Com’è noto, ai sensi dell’art. 136, primo comma, Cost. “quando la Corte dichiara l’illegittimità costituzionale di una nonna di legge o di atto avente forza di legge, la norma cessa di avere efficacia dal giorno successivo alla pubblicazione della decisione”, inoltre l’art. 30, terzo comma, della legge n. 87 del 1953 prevede che detta norma dal medesimo giorno «non possa avere applicazione». Di qui l’efficacia erga omnes della dichiarazione di incostituzionalità e l’obbligo gravante su tutti i giudici (compreso, ovviamente, il giudice a quo) di disapplicare la norma dichiarata incostituzionale. Peraltro, l’efficacia retroattiva delle sentenze di accoglimento trova un limite nei cosiddetti «rapporti esauriti», vale a dire in quei rapporti che sono stati definitivamente risolti a livello giudiziario o che non sono comunque più azionabili. Tale principio è stato più volte enunciato dalla stessa Corte, che ha affermato essere «nella logica del giudizio costituzionale incidentale che – ferma restando la perdita di efficacia della norma dichiarata incostituzionale dal giorno successivo alla pubblicazione della decisione, e la sua inapplicabilità nel giudizio a quo e in tutti quelli ancora pendenti, anche in relazione a situazioni determinatesi antecedentemente – la retroattività delle pronunce d’incostituzionalità trovi un limite nei rapporti ormai esauriti, la cui definizione – nel rispetto del principio di uguaglianza e di ragionevolezza – spetta solo al legislatore di determinare» (vedi, per tutte: Corte cost. sentenza n. 3 del 1996). Va anche precisato che il limite dei rapporti esauriti non vale, però, in relazione alle sentenze penali di condanna: l’articolo 30, quarto comma, della legge n. 87 del 1953, stabilisce, infatti, che «[q]uando in applicazione della norma dichiarata incostituzionale è stata pronunciata sentenza irrevocabile di condanna, ne cessano la esecuzione e tutti gli effetti penali».
Detto questo, ai fini della presente controversia è indubbio che per effetto della richiamata sentenza n. 293 del 2011 della Corte costituzionale, in favore della attuale ricorrente, la componente dell’indennizzo costituita dall’indennità integrativa speciale di cui al secondo comma dell’art. 2 della legge n. 210 del 1992 è rivalutabile secondo il tasso annuale di inflazione programmata di cui all’art. 2, primo comma, della stessa legge n. 210 del 1992 (nello stesso senso vedi: Cass. 5 aprile 2013, n. 8433).
Tale considerazione è assorbente rispetto a tutti i proposti profili di censura.
IV – Conclusioni
In sintesi il ricorso va accolto. Conseguentemente l’impugnata sentenza deve essere cassata e, non essendo necessari ulteriori accertamenti di fatto, la causa può essere decisa nel merito con la dichiarazione del diritto di (…) ad ottenere la rivalutazione secondo il tasso annuale di inflazione programmata di cui all’art. 2, primo comma, della stessa legge n. 210 del 1992 della voce indennità integrativa speciale, che compone l’indennizzo ex legge n. 210 del 1992 di cui è titolare, per il periodo compreso tra il 1° gennaio 1996 e il 31 dicembre 2005, come richiesto nel ricorso introduttivo del giudizio.

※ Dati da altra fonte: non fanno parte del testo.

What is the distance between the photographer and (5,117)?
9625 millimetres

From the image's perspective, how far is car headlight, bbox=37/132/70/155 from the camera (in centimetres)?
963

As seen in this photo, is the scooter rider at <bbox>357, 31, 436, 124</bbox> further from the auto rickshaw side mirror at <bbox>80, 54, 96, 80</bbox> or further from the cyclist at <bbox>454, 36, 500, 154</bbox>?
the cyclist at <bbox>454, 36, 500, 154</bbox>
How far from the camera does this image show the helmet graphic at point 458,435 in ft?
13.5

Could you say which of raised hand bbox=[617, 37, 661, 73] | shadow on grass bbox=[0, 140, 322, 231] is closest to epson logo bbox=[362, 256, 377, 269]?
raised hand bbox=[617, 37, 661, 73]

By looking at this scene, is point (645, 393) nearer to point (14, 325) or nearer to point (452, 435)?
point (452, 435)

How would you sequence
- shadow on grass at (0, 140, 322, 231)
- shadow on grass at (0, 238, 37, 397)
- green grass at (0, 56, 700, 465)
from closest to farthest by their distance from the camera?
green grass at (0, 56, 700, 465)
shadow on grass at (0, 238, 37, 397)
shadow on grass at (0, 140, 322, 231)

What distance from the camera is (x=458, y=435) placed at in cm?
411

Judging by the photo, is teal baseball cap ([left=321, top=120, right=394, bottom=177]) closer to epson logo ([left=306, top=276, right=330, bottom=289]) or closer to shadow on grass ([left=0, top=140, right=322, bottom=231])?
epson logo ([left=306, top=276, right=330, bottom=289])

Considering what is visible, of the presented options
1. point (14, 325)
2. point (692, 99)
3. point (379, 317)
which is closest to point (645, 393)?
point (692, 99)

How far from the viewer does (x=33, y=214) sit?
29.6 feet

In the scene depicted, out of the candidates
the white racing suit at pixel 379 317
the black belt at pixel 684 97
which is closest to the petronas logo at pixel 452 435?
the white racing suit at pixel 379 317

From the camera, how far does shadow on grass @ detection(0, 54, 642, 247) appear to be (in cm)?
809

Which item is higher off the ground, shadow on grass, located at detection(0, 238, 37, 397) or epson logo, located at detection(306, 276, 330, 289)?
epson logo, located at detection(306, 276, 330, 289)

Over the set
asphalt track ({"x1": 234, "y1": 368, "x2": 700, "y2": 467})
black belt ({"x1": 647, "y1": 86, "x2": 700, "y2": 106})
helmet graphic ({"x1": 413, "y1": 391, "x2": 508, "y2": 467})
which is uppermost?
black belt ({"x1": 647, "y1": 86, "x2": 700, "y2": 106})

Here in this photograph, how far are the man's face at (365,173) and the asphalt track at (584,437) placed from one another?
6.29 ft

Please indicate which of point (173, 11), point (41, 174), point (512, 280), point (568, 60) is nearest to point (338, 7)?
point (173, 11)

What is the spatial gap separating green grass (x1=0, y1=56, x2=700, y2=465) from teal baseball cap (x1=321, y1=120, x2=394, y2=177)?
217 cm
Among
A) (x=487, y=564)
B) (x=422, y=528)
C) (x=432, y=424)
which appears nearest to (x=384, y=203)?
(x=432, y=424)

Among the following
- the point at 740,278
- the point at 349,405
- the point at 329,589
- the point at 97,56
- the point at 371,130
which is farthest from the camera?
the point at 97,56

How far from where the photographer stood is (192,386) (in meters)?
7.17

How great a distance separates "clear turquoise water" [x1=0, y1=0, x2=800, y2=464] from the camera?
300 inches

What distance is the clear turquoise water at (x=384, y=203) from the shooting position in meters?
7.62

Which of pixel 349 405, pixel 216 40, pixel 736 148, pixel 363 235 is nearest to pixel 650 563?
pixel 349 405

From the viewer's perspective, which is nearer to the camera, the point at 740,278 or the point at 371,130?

Il sopravvenire della sentenza dì incostituzionalità costituisce giusto motivo per compensare tra le parti le spese dell’intero processo.
P.Q.M.
Accoglie il ricorso; cassa la sentenza impugnata e, decidendo nel merito, dichiara il diritto di A. G. ad ottenere l’adeguamento della voce indennità integrativa speciale, che compone l’indennizzo ex legge n. 210 del 1992, per il periodo compreso tra il 1° gennaio 1996 e il 31 dicembre 2005, come richiesto nel ricorso introduttivo del giudizio. Compensa, tra le parti, le spese dell’intero processo.